Something flew their direction.
“Get down!” Jarod shouted, bowling into the worgen. Eadrik let out a startled growl and fell with him.
The glaive cut through the branches just behind where the worgen had stood, then arced. With sinister grace, it darted back the way it had come.
Eadrik shoved Jarod aside. “Stay down, night elf! This hunt is mine!”
Jarod tried to call him back, but the Gilnean was confident in his abilities. The worgen jumped among the trees even as another glaive soared past him.
The former guard captain seized a heavy rock and threw. The rock struck the glaive squarely, sending it off angle. The deadly weapon flew into a tree, cutting a deep gash. The glaive then bounded off the trunk and fell to the ground a short distance away.
Scrambling forward, Jarod recovered the weapon. He was not very proficient with the glaive, preferring a sword. The night elf cursed himself not only for lacking that training, but also for leaving his favored blade behind.

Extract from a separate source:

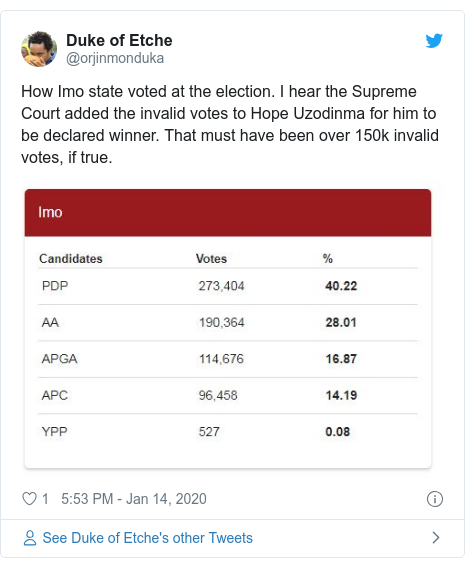 Twitter post by @orjinmonduka: How Imo state voted at the election. I hear the Supreme Court added the invalid votes to Hope Uzodinma for him to be declared winner. That must have been over 150k invalid votes, if true.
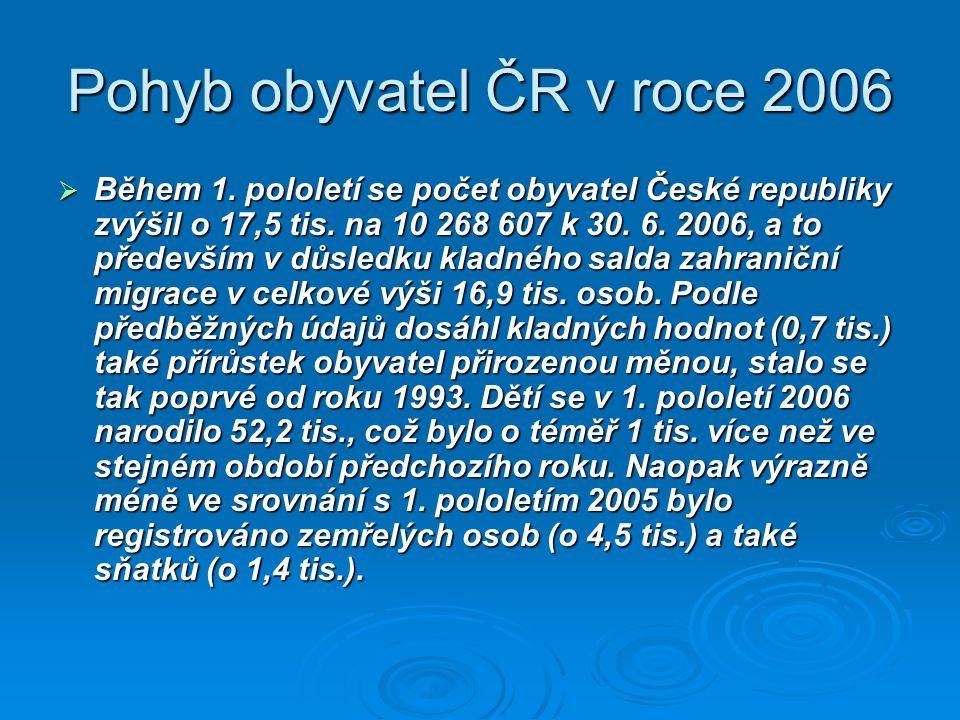 Pohyb obyvatel ČR v roce 2006  Během 1.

Gripping the glaive as best he could, Jarod crouched low, then followed after Eadrik. He did not see the worgen immediately but knew roughly where the Gilnean would have gone.
Jarod’s body ached as he pushed through the thick brush, but he fought to ignore it. There was always time for aches later, providing that he survived.
He burst through a wall of greenery—and only barely managed to grab a branch before he would have hurtled to his death. The ground dropped nearly a hundred feet. As he pulled himself back to safety, Jarod momentarily pondered the amazing landscape that existed atop the World Tree and how much effort the druids and others must have put in to create a realm that mimicked mainland Azeroth.
Sounds of a struggle brought him back to the moment. He heard Eadrik’s growl and a grunt from someone else. There was a crash.
Glaive held ready, Jarod followed the noise. The struggle had to be very close—
A curved blade barely missed his throat. Only a last-minute glint noticed out of the corner of his eye enabled Jarod to get his own stolen weapon up in time.